Jan. 2nd, 2012 12:02 am
prismaticbleed: (aflame)


NOTES FOR THE 1ST.


- I talked to Laurie for a little bit first, we recapped the night before briefly and decided that yeah it's time for shenanigans. it was snowing outside, and i remember looking up at the ceiling, remember i raised the roof, it was really freaking pretty. there are big paper lanterns floating up there and i added a few crystals for sentimental reasons.
- I remember trying to get at least a little close to Laurie at the time, and i noticed the scar on her neck and that just tore me apart. she took off her arm bandages around then which really hurt to see, the cuts looked brand new but she closed them up immediately.
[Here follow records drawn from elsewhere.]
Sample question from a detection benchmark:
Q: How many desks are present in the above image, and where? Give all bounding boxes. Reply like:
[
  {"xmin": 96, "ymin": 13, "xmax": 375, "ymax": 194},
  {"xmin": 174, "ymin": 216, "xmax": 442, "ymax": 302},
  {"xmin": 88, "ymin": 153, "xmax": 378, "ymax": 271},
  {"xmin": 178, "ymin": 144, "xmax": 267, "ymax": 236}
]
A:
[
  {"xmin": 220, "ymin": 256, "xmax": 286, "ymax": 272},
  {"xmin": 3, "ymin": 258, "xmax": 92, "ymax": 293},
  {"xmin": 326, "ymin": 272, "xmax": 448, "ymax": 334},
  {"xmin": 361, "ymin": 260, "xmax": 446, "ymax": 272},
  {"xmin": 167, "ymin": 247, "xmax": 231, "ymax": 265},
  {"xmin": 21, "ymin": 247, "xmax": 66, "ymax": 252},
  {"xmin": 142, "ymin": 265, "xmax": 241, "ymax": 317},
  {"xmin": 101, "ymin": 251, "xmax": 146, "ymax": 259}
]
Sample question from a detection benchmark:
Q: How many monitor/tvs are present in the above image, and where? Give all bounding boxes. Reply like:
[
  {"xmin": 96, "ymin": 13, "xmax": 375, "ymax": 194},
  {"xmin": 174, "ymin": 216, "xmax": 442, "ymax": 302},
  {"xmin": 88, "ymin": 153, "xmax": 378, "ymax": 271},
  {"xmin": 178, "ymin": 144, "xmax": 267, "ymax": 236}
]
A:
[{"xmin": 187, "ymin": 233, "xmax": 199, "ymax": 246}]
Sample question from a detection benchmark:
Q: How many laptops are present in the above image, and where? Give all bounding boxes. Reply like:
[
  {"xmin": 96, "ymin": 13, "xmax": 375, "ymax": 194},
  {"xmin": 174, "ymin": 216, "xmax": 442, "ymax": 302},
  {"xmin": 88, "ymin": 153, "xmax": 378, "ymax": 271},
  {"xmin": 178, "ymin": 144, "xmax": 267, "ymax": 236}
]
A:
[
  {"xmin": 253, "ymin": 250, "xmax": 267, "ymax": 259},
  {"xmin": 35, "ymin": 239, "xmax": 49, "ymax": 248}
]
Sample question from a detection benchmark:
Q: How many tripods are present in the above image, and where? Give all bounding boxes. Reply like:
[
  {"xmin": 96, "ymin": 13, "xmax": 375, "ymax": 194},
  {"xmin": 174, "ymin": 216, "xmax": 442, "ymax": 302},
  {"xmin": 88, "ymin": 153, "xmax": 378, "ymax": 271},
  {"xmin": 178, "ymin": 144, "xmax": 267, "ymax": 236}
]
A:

- we got Chaos in there as soon as we could and then the no shirt rule was in effect, and i got laurie to take off hers which is new. she kept using closed body language, like sitting with her knees pulled up to her chest and her arms around her legs. very closed off! but she was watching us with these really compassionate eyes and i could tell she wasn't closed off all the way.
- Chaos was trying to help me with the fragility, but I was too broken yet and couldn't handle it much. it took a very long time to even get situated, i was so nervous. then we decided to go back to the march 2nd/ commission thing and that helped a little, it made us remember what was behind that, but chaos eventually told me to activate my power jewels so I did and he honestly kissed my star jewel and that just was INSANE. what it did was channel that love through me on an almost mental level, but i understood it physically too, and it really helped me stabilize enough. so that went on for a while, with him and i just trying to work around the fragility thing, but he wouldn't stop until he hit a pressure point and it wasnt happening because i was too nervous. so i let go and let myself kind of fall into that, and then he got too close to my heart and it was overwhelming so i ended up going blue fairy and that was it.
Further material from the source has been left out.